Friday, January 12, 2024

 

TIN FOIL HATS, AND FRACTURED FRACTIONS

By Donovan Baldwin

In the 1980's an American fast food restaurant chain, A&W, offered a new product, a 1/3 lb (0.15 kg) hamburger at a price competitive to McDonald's 1/4 lb (0.11 kg) burger.


It failed in the market, and, eventually pulled from distribution.


Now, it was a tasty product, as such things go, and, as stated, competitively priced, offered by a lesser-known, yet well-established chain. Yet, in head-to-head sales, the A&W 1/3 lb. burger failed, and failed badly.


Hence a focus group.


Long story short, and skipping snide remarks, the focus group exposed the product's fatal flaw... it was a fraction.


Oh, it was customary to sell fractions, 1/4 lb. burgers, 1/2 lb. burgers, but the 1/3 lb. burger failed.


However, the buying public, the consumer making the optimum decision for return on investment, fractured the math and reached the conclusion that a 1/4 lb. burger (0.11 kg. of meat) was a better investment than a 1/3 lb. burger (0.15 kg. of meat) for the same price.
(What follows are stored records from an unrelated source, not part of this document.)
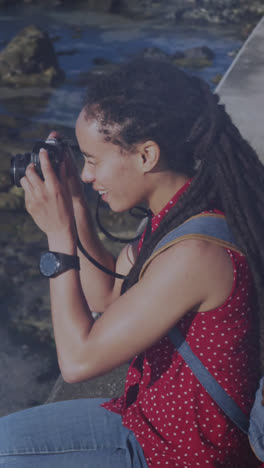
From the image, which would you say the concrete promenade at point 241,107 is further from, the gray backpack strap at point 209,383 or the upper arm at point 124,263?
the gray backpack strap at point 209,383

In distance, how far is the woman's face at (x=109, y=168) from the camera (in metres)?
1.87

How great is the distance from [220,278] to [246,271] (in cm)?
11

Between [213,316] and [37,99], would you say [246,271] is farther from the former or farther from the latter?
[37,99]

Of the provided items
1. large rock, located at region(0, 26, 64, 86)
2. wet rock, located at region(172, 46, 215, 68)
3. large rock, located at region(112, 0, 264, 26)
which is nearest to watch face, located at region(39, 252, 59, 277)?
large rock, located at region(0, 26, 64, 86)

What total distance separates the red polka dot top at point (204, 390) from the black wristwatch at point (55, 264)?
1.29 ft

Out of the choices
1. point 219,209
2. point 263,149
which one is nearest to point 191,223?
point 219,209

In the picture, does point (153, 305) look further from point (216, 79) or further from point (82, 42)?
point (82, 42)

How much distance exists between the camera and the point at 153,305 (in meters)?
1.62

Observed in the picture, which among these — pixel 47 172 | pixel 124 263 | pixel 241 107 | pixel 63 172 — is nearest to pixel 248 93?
pixel 241 107

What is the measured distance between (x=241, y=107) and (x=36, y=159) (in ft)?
12.1

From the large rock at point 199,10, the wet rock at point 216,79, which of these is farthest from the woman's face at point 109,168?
the large rock at point 199,10

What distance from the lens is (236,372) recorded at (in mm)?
1740

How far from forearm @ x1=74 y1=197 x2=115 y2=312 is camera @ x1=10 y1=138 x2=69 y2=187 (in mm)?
333

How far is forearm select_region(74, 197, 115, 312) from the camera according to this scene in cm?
237
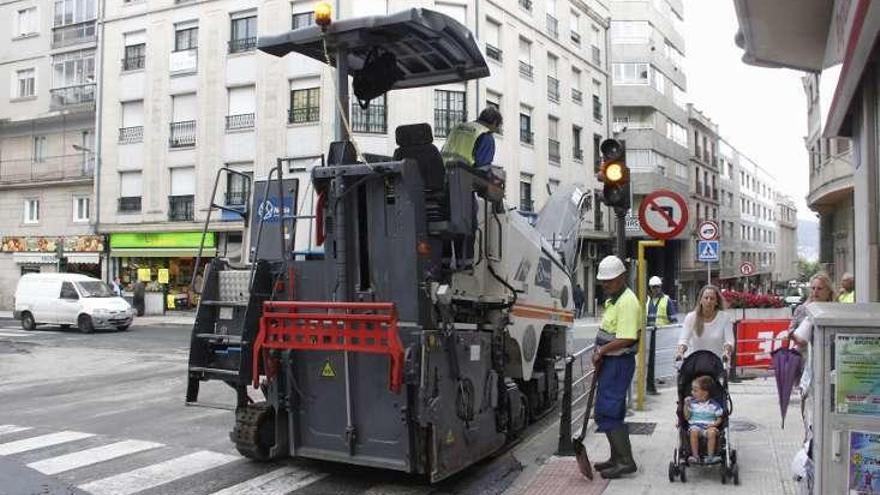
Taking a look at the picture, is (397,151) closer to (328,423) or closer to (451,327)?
(451,327)

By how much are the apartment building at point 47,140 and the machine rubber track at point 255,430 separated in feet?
97.6

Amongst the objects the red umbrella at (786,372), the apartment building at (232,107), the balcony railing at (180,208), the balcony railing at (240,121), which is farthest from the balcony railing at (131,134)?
the red umbrella at (786,372)

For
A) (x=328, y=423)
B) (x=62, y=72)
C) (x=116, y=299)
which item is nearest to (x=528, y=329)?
(x=328, y=423)

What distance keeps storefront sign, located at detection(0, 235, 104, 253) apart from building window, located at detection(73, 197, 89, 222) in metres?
0.87

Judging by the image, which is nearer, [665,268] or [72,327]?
[72,327]

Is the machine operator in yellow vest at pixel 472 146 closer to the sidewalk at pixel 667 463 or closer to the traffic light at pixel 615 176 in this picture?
the traffic light at pixel 615 176

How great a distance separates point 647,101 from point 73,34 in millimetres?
31276

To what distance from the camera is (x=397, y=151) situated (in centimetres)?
643

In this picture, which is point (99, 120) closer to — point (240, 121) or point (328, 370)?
point (240, 121)

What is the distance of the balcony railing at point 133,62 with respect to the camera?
32.9m

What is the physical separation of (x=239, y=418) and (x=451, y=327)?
216 cm

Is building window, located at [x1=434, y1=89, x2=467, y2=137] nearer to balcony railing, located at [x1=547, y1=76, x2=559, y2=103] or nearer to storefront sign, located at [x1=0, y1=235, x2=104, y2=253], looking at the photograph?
balcony railing, located at [x1=547, y1=76, x2=559, y2=103]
The common reasoning seemed to be that "4" was greater than "3", therefore, ergo, and to wit, the McDonald's 1/4 lb. burger was more for the dollar than the A&W product.


Keep that in mind the next time that weird guy who used to sit at the desk next to you at a job 20 years ago, the one with the foil hat, sends you a potentially questionable claim about the relative value of some politician or program.


Just some early morning meanderings.